‘Painfully obvious they were looking for the younger shake-‘n-bake folks at substantially less money’
I assume we would begin at the end. “Terminated” suddenly on a Friday afternoon by the new owner of an auto repair business I had successfully run for over 7 years, Sept. 10, 2010.
Prior to that enjoyed a career as a retail sales and facility manager for the Winston Tire Co. from Jan. of 1988 thru Dec. 2002 after 23 plus years as a supermarket manager back in my home state of Michigan. WOW! Jobless after over 47 years of continuous employment which of course included paying into unemployment funds, social security, etc … Two functions required my immediate attention, filing early for social security AND unemployment.
As to job search, certainly I “made the rounds” of all my contacts and aquaintences within our industry locally. Lots of good talk and ideas exchanged, but, painfully obvious they were looking for the younger “shake ‘n bake” folks at substantially less money. Ah! Age discrimination alive and well. Don’t blame or condem them, far too many years in their shoes.
Over the past 9 plus months have filled out well over a hundred online employment applications as well as attending what can only be termed as the occasional “cattle call” where a company drags in numerous applicants for physco babble type interviews aka “tell me why you are the best candidate here today”. Gone with the wind are the days of an actual job opening being interviewed for by honest and ethical folks with a respectful personnel department representative.
Loyalty? Dependability? Integrity? Work ethic? Forget it! Those are qualities considered old-fashioned and out-dated by today’s movers and shakers.
But alas … all is not lost. And we’ll keep searching as long as the good Lord strengthens me to do so. God has blessed wife and I for well over 43 years now, we know He’ll continue to care for us until it is time to go home.

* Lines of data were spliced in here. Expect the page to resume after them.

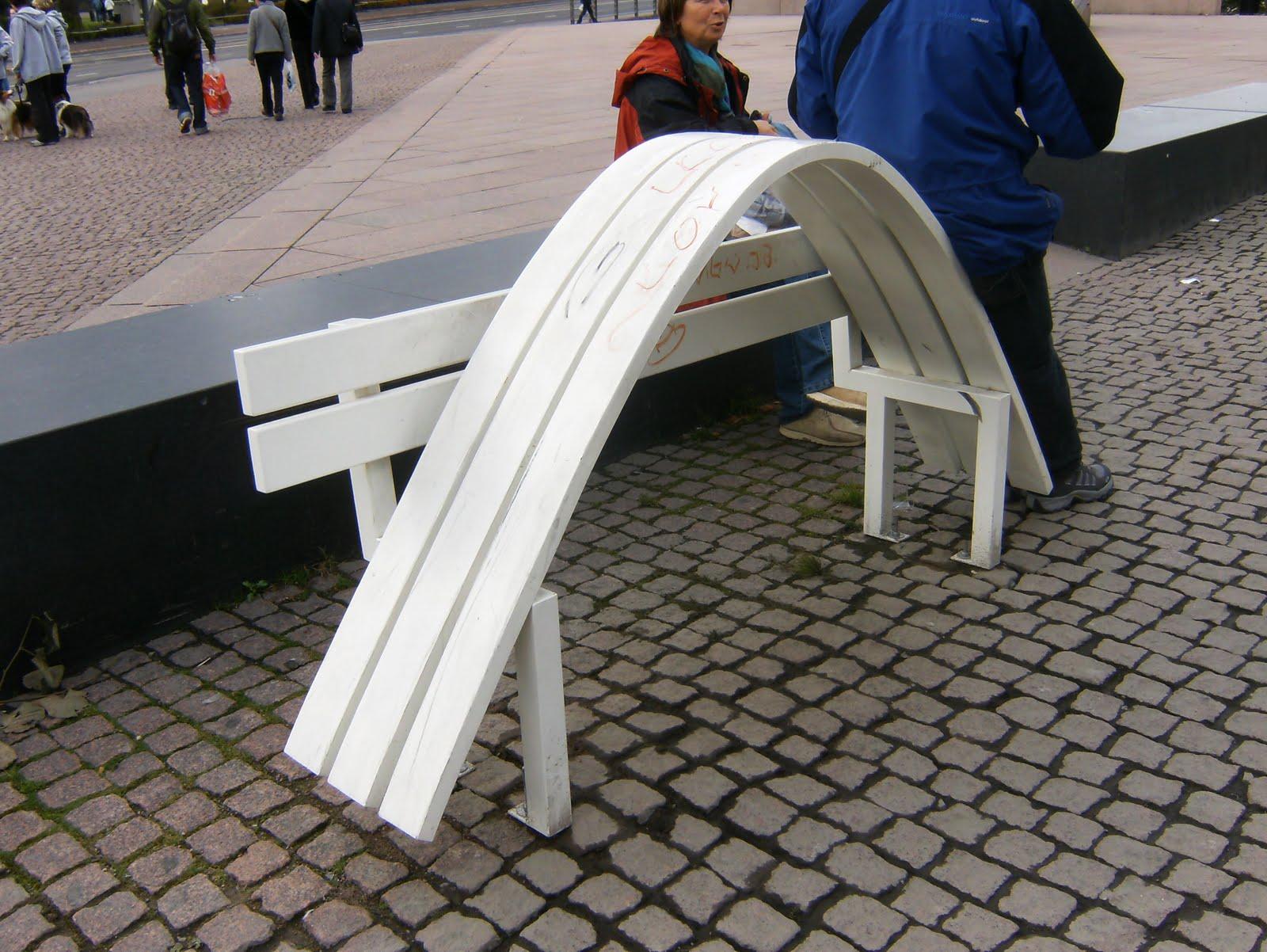 Franke: 1.Tronos e Assentos 2. Cadeiras com Arte (idéias aqui #24396B 1600x1202
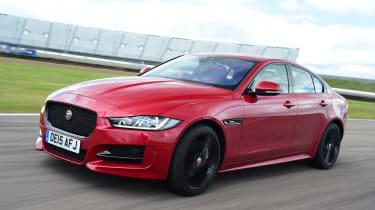 Jaguar XE - action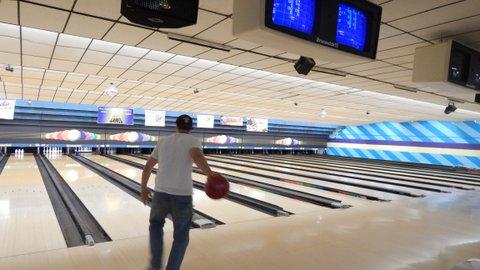 Lyncourt youth bowling august 2013 008.JPG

B of A is threatening to take our house of 22 years, having denied a home loan modification application back in March (just like they have to millions across our once great land). We’ll see how that shakes out before Christmas, I’m quite sure.
Thomas, via comments
‘I took up a serious study of the Bible to help me understand how we arrived at this miserable state of affairs’
I have worked most of my life as a legal secretary. In March 2009, I received a $1,500 raise but by August 2009, business slowed down enough that my employer made the business decision to let me go and reduce another secretary to part-time status.
After six months of what became long-term unemployment, I began to look at consumable products and balk at the price. It started with Charmin toilet paper. Twenty-four rolls for $12.00? I don’t think so. Not when their CEO was pulling $25 million dollars out of the company for his annual salary while sending jobs over the border or overseas. No where on Charmin’s wrapper did it say “Made in the U.S.A.” I began to scrutinize all consumer products and, with the help of frugal websites, many were permanently cut from my shopping list.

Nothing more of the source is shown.